Ta uroczystość to doskonała okazja do refleksji nad naszą pobożnością.
Często mam takie osobiste odczucie, że łatwiej jest nam, Polakom, pielęgnować obrzędy i tradycję niż żyć Ewangelią. W jaki sposób można pogodzić zewnętrzne obrzędy i kult Maryi, Królowej Polski z głęboką duchowością?
To jest okazja do namysłu nad dziełami ewangelizacji, apostolatem i wolontariatem w Kościele. Postawa Maryi jest postawą godną do naśladowania. To dobry moment, aby zastanowić się nad indywidualnością każdego człowieka i jego powołania.

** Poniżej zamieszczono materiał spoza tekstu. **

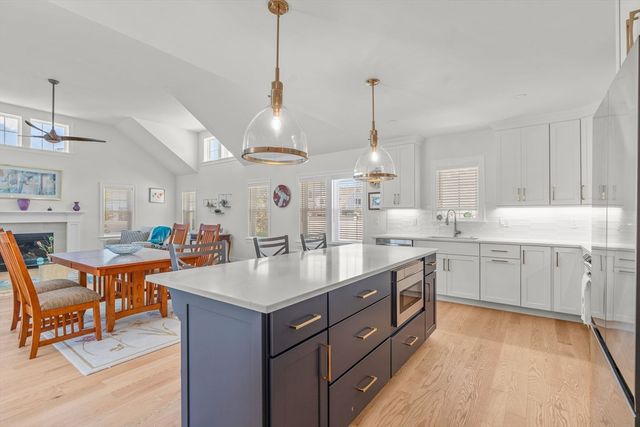 77 Cobblestone Circle, Mashpee, MA 02649
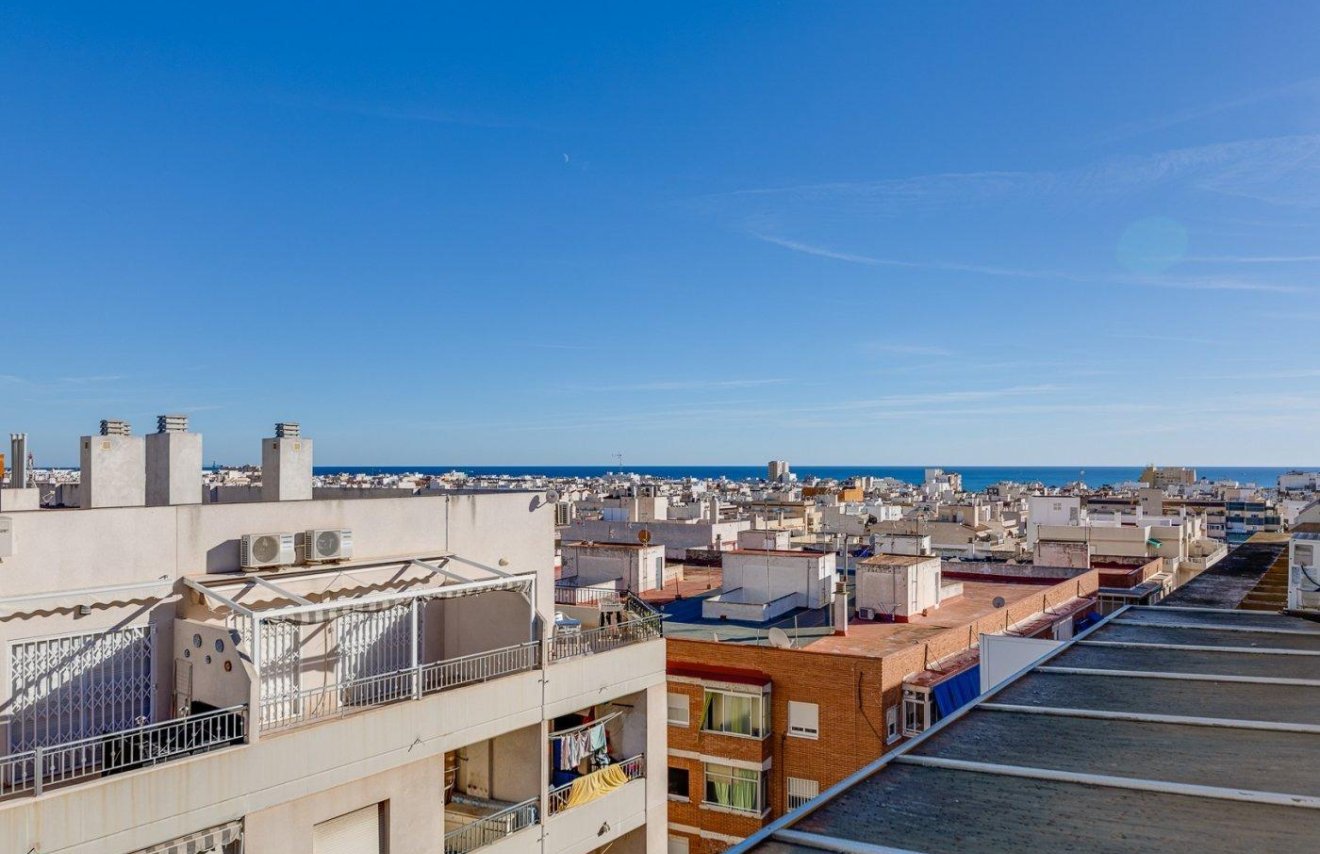 Resale - Apartamento - Torrevieja - Centro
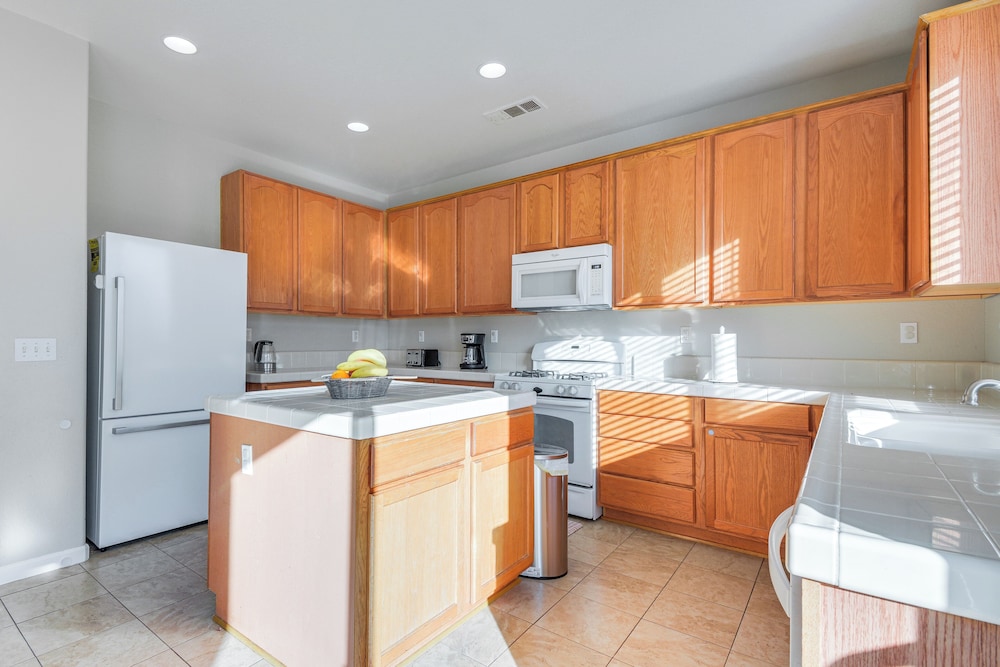 3 Mi to Downtown Merced: Family-friendly Home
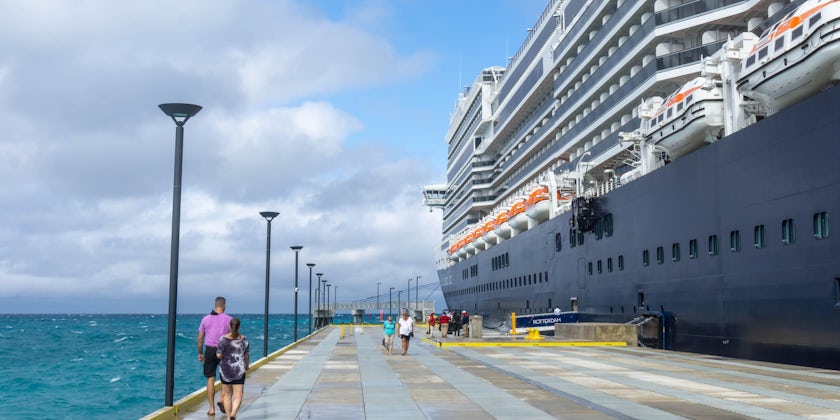 Holland America's Rotterdam alongside in Bimini, Bahamas (Photo: Aaron Saunders)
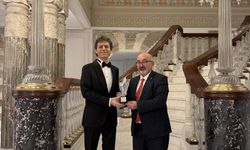 Akif Manaf’a Bir Barış Ödülü Daha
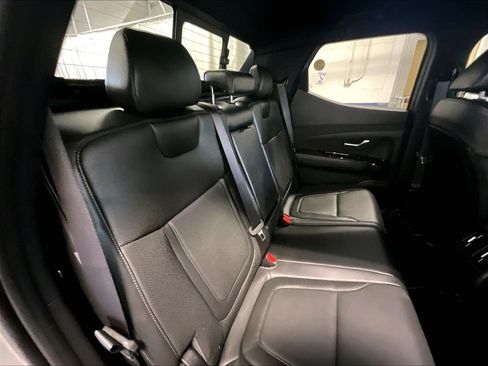 Certified 2025 Hyundai Santa Cruz XRT AWD/4WD image 16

Prośmy w dniu narodowego święta naszą Królową Maryję, która pod krzyżem Chrystusa „wzięła za swoje dzieci wszystkich ludzi”, o wstawiennictwo za ziemską ojczyzną, aby w czasie przemian, które się w niej – nie bez trudów i bolesnych zdarzeń – od ponad trzydziestu lat dokonują, nie zagubiono koniecznej troski o każdego człowieka, zwłaszcza chorego, biednego, opuszczonego, potrzebującego różnorakiej pomocy materialnej i duchowej. Niech w narodzie polskim nie będzie egoizmu, korupcji i prywaty.
Niech będą wreszcie właściwie zachowywane Boże przykazania.

Maryjo nasza Matko, Pani i Królowo! Ty od wieków jesteś ciągle z nami. Bądź dla nas przedziwną obroną i warownią która ocala. Ratuj nas w czasie epidemii, pomagaj nam wytrwać na drodze wiary, nie zwątpić w Boża miłość i pomóż nam przezwyciężać trudne chwile, abyśmy ani na moment nie załamali się duchowo, ale zawsze jak ty byli wierni Twojemu Synowi. Amen.